Items:
══════════
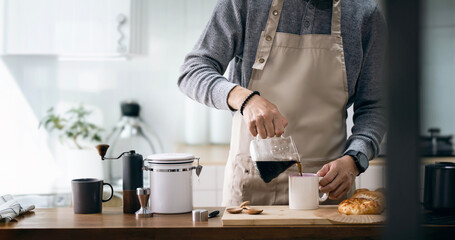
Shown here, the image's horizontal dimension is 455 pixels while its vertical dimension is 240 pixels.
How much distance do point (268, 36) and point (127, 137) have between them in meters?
1.81

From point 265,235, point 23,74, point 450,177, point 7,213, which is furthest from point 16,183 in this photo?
point 450,177

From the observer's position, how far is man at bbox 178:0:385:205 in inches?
61.4

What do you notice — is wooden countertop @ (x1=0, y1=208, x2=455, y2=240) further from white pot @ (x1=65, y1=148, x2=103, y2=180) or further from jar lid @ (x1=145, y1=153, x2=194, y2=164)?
white pot @ (x1=65, y1=148, x2=103, y2=180)

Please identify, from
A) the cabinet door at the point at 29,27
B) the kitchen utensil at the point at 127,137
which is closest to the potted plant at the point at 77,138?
the kitchen utensil at the point at 127,137

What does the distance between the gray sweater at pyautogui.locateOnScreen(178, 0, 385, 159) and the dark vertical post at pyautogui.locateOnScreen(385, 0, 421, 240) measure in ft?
3.86

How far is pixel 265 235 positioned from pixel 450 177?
0.45m

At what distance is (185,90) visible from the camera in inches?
60.9

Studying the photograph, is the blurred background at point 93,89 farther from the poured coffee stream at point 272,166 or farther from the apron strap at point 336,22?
the poured coffee stream at point 272,166

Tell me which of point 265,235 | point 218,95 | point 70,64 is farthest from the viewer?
point 70,64

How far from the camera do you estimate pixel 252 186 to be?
156 centimetres

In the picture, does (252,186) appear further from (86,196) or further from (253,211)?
(86,196)

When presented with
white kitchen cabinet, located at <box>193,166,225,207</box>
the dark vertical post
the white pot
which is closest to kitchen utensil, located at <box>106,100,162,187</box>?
the white pot

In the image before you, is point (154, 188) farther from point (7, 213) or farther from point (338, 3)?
point (338, 3)

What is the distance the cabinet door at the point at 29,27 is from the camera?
2.93 meters
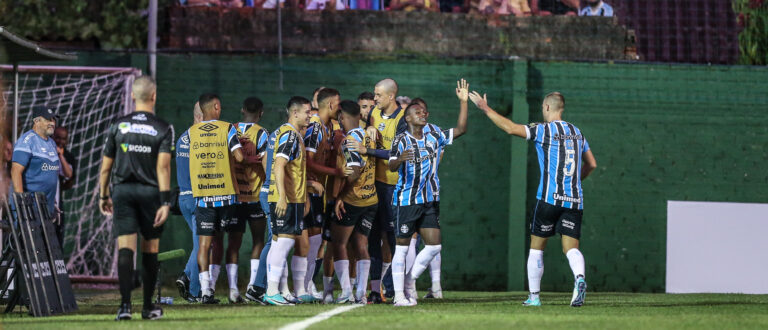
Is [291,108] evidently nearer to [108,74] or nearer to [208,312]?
[208,312]

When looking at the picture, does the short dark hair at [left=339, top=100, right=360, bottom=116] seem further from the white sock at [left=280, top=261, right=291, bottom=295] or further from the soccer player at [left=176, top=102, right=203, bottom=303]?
the white sock at [left=280, top=261, right=291, bottom=295]

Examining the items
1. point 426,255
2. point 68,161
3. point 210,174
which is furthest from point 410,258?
point 68,161

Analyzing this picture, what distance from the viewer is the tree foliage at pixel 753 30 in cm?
1812

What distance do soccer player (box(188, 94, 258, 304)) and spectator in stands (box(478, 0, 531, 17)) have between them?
21.4 ft

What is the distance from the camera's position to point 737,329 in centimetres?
920

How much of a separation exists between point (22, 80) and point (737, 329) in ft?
36.5

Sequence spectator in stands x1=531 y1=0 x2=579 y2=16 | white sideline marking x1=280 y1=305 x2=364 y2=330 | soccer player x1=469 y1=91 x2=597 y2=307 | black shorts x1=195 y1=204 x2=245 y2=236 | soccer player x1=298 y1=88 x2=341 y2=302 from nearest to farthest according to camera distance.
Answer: white sideline marking x1=280 y1=305 x2=364 y2=330, soccer player x1=469 y1=91 x2=597 y2=307, soccer player x1=298 y1=88 x2=341 y2=302, black shorts x1=195 y1=204 x2=245 y2=236, spectator in stands x1=531 y1=0 x2=579 y2=16

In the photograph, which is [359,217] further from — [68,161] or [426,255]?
[68,161]

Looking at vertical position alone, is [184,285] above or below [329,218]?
below

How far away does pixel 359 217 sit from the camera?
12.3 meters

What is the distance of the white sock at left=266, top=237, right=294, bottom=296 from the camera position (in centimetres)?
1151

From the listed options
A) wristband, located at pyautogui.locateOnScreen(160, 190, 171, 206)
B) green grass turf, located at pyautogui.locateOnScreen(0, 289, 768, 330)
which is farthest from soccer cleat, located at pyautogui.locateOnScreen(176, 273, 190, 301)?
wristband, located at pyautogui.locateOnScreen(160, 190, 171, 206)

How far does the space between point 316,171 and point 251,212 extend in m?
1.03

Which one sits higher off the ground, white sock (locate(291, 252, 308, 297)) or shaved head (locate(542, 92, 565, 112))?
shaved head (locate(542, 92, 565, 112))
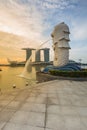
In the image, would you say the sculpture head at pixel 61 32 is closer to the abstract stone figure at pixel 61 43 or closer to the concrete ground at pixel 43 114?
the abstract stone figure at pixel 61 43

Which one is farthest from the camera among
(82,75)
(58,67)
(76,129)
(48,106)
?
(58,67)

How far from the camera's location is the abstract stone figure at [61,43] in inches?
1132

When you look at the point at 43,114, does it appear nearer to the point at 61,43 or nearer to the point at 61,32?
the point at 61,43

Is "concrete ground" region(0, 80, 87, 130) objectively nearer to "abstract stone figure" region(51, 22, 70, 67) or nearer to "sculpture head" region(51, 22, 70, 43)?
"abstract stone figure" region(51, 22, 70, 67)

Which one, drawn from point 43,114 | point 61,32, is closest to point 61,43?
point 61,32

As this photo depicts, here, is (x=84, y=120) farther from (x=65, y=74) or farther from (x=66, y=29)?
(x=66, y=29)

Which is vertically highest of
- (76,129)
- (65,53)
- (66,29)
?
(66,29)

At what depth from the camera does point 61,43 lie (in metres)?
28.8

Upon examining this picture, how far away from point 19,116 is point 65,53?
23934 millimetres

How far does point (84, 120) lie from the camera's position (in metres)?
6.19

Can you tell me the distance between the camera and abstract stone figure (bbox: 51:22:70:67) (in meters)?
28.8

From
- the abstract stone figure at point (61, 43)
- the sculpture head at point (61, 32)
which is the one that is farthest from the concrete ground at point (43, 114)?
the sculpture head at point (61, 32)

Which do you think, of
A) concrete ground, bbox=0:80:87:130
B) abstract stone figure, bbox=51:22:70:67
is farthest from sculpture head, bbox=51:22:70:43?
concrete ground, bbox=0:80:87:130

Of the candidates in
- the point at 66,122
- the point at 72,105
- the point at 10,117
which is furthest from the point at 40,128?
the point at 72,105
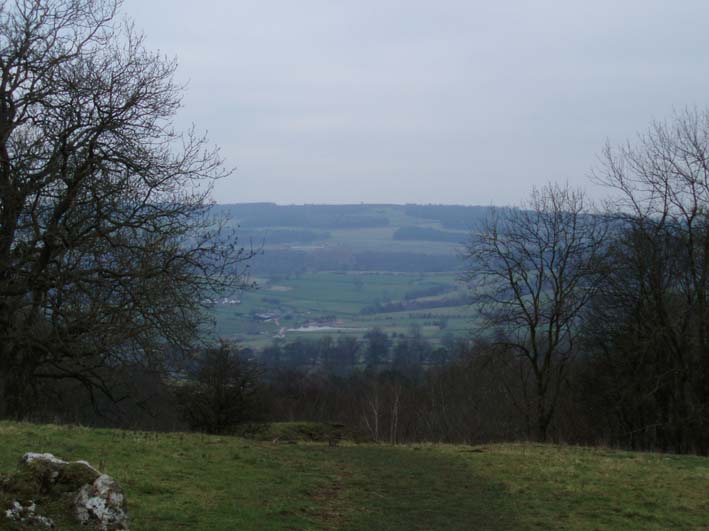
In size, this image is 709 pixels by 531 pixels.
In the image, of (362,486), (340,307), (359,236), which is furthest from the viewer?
(359,236)

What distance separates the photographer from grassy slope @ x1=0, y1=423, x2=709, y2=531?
8.67 metres

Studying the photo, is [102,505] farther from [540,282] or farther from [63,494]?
[540,282]

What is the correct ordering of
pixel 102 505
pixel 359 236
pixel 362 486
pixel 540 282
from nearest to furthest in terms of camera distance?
pixel 102 505, pixel 362 486, pixel 540 282, pixel 359 236

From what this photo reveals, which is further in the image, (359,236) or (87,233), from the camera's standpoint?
(359,236)

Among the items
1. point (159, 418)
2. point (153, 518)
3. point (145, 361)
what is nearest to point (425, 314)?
point (159, 418)

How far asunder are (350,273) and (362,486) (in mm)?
111963

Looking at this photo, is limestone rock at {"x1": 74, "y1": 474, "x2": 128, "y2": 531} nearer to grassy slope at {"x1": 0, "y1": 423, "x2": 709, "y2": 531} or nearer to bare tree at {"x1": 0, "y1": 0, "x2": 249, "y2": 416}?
grassy slope at {"x1": 0, "y1": 423, "x2": 709, "y2": 531}

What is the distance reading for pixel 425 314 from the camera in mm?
96062

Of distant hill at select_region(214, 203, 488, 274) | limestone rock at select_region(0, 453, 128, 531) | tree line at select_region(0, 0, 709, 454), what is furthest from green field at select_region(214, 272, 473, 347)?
limestone rock at select_region(0, 453, 128, 531)

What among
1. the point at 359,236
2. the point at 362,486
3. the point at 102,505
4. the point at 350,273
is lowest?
the point at 350,273

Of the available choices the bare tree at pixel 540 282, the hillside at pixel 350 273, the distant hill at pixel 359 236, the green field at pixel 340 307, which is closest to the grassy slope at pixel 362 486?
the bare tree at pixel 540 282

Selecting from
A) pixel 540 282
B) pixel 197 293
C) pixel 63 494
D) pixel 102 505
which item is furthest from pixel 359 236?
pixel 102 505

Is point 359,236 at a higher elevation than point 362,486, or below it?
higher

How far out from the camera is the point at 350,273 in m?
123
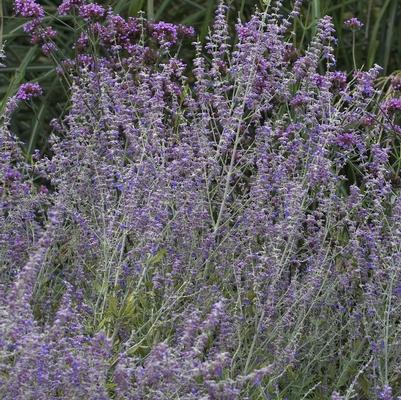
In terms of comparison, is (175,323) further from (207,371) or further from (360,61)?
(360,61)

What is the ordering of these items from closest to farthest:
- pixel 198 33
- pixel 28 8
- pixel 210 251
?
1. pixel 210 251
2. pixel 28 8
3. pixel 198 33

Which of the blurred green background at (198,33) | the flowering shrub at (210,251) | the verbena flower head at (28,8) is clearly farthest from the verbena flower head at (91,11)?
the blurred green background at (198,33)

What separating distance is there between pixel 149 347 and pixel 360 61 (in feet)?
10.2

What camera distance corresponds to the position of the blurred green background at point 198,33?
210 inches

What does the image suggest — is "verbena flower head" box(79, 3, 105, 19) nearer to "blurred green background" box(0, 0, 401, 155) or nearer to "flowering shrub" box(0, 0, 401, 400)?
"flowering shrub" box(0, 0, 401, 400)

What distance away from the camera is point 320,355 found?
321 centimetres

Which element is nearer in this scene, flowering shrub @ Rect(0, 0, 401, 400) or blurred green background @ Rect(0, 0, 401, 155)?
flowering shrub @ Rect(0, 0, 401, 400)

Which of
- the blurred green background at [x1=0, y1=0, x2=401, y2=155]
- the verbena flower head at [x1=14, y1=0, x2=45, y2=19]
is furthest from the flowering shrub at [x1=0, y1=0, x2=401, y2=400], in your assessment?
the blurred green background at [x1=0, y1=0, x2=401, y2=155]

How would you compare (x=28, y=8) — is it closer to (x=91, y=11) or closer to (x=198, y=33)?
(x=91, y=11)

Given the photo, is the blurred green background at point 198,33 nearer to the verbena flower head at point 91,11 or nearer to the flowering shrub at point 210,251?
the verbena flower head at point 91,11

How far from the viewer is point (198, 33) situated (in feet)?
18.9

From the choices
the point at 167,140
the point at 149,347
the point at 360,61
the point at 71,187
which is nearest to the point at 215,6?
the point at 360,61

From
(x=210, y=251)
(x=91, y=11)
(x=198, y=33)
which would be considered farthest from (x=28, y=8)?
(x=198, y=33)

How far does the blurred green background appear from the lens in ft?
17.5
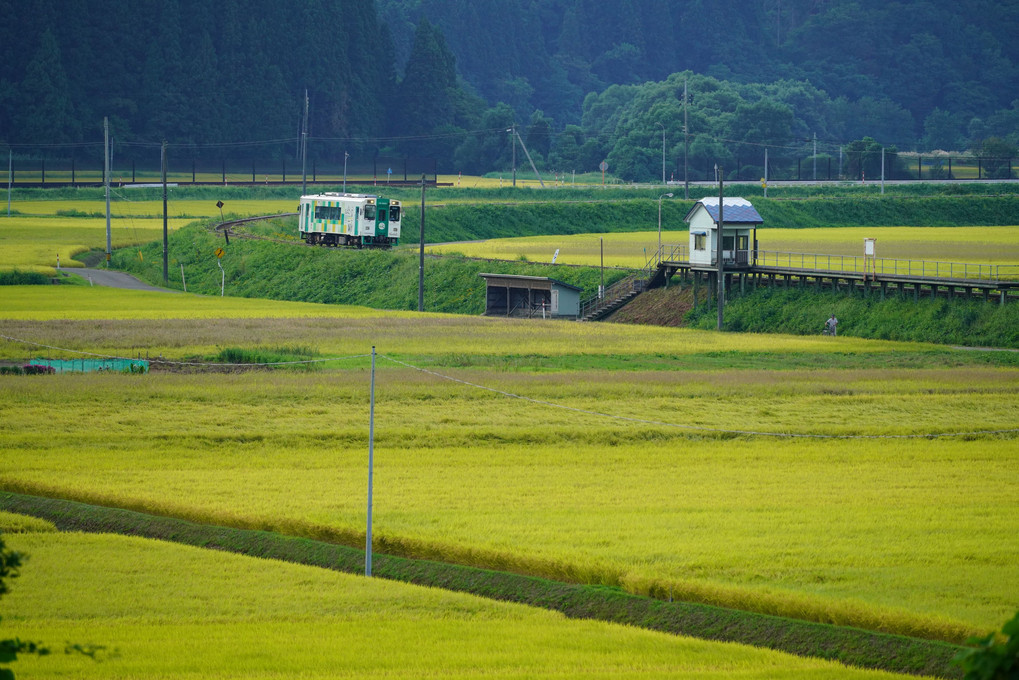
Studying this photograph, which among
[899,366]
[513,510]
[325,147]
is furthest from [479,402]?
[325,147]

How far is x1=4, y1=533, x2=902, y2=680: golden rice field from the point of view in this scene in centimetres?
1591

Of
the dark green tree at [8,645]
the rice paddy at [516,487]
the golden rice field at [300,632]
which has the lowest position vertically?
the golden rice field at [300,632]

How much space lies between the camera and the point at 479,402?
35.3 metres

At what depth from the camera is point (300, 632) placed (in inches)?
684

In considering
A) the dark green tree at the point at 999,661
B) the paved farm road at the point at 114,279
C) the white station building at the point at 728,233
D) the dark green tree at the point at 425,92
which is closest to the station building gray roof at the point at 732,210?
the white station building at the point at 728,233

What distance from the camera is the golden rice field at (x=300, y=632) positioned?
15906 mm

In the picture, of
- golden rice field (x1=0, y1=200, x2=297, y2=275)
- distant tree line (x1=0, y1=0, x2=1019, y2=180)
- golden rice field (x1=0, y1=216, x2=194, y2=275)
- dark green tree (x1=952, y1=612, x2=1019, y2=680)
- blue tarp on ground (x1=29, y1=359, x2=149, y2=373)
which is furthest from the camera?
→ distant tree line (x1=0, y1=0, x2=1019, y2=180)

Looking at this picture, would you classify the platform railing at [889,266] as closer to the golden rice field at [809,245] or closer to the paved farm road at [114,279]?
the golden rice field at [809,245]

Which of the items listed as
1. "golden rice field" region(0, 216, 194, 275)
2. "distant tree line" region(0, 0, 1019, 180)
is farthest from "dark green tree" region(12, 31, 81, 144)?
"golden rice field" region(0, 216, 194, 275)

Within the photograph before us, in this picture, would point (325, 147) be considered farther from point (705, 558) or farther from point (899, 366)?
point (705, 558)

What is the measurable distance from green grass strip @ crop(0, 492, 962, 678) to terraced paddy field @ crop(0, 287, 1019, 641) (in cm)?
35

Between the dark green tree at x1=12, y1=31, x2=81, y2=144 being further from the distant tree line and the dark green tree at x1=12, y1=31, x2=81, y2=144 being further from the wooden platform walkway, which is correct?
the wooden platform walkway

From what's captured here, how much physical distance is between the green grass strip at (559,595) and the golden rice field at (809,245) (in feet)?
142

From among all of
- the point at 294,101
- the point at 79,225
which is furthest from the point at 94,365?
the point at 294,101
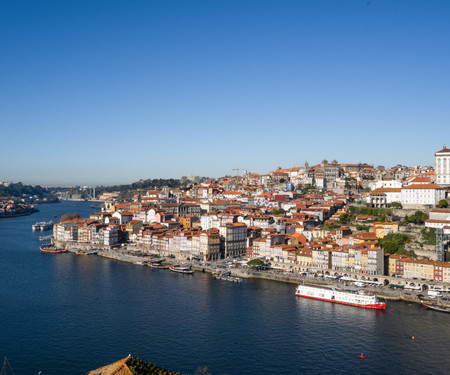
══════════
Tally the lines of the data above that contain the word "coffee", and reply with only the number.

2